= Peranius the Iberian =

Peranius (პერანი; Περάνιος) was a Georgian prince from Iberia and a military commander in Roman (Byzantine) service. According to Procopius, he was the eldest son of the Iberian king Gurgenes. Gurgenes can be identified with Vakhtang I of Iberia of the Georgian sources; and Peranius might have been his brother rather than a son as suggested by Procopius. He was the father of Pacurius and uncle of Phazas, two other Iberian generals of the Roman army. According to Cyril Toumanoff, he may have been a scion of King Sauromaces II of Iberia.

Peranius and his family fled the Sassanid oppression of Iberia into Lazica in the 520s. They placed themselves under Roman protection and left for Constantinople where Peranius joined the Byzantine imperial army. Later in the 530s, he served under Belisarius in Italy and was in Rome during the siege by the Goths (537–538). During the siege, he defended the Porta Praenestina and led a sally from the Porta Salaria. In mid-538, he laid a siege to Urbs Vetus (Orvieto) which fell in early 539.

Early in the 540s, Peranius was transferred to the eastern frontier where he fought the Sassanid Persian armies. He raided Taraunitis in 543 while the main Roman army invaded Persian Armenia. and was one of the Roman commanders defending Edessa in 544. The Persian king Khosrow I (r. 531–579), demanded the surrender of Peranius and Peter on the grounds that they were his hereditary slave. When a Sassanid contingent under Azarethes threatened to break into the city through one of the gates, Peranius led reinforcements of soldiers and citizens to the spot and averted the danger.

Soon after the end of the siege of Edessa, Peranius died of severe injuries sustained in a fall from his horse while hunting.

########################################

__Exercise details__: Write out the part of the Peranius text that opens with the words containing "Early in the" and closes with "horse while hunting.", swapping "horse" for "mount".

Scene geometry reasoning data
########################################

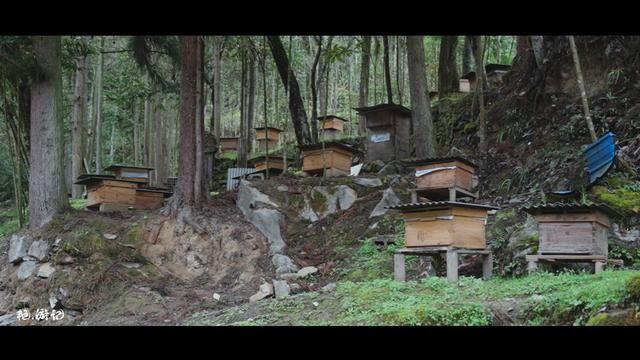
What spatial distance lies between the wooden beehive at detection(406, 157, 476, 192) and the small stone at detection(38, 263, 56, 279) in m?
7.41

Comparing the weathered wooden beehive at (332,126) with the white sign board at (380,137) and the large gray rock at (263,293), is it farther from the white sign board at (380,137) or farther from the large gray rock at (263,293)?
the large gray rock at (263,293)

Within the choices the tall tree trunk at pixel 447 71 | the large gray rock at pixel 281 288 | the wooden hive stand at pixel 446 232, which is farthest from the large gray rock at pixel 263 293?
the tall tree trunk at pixel 447 71

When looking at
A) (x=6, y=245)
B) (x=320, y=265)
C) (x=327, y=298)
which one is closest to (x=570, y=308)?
(x=327, y=298)

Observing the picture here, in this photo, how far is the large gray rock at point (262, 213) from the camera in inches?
518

########################################

__Response area__:
Early in the 540s, Peranius was transferred to the eastern frontier where he fought the Sassanid Persian armies. He raided Taraunitis in 543 while the main Roman army invaded Persian Armenia. and was one of the Roman commanders defending Edessa in 544. The Persian king Khosrow I (r. 531–579), demanded the surrender of Peranius and Peter on the grounds that they were his hereditary slave. When a Sassanid contingent under Azarethes threatened to break into the city through one of the gates, Peranius led reinforcements of soldiers and citizens to the spot and averted the danger.

Soon after the end of the siege of Edessa, Peranius died of severe injuries sustained in a fall from his mount while hunting.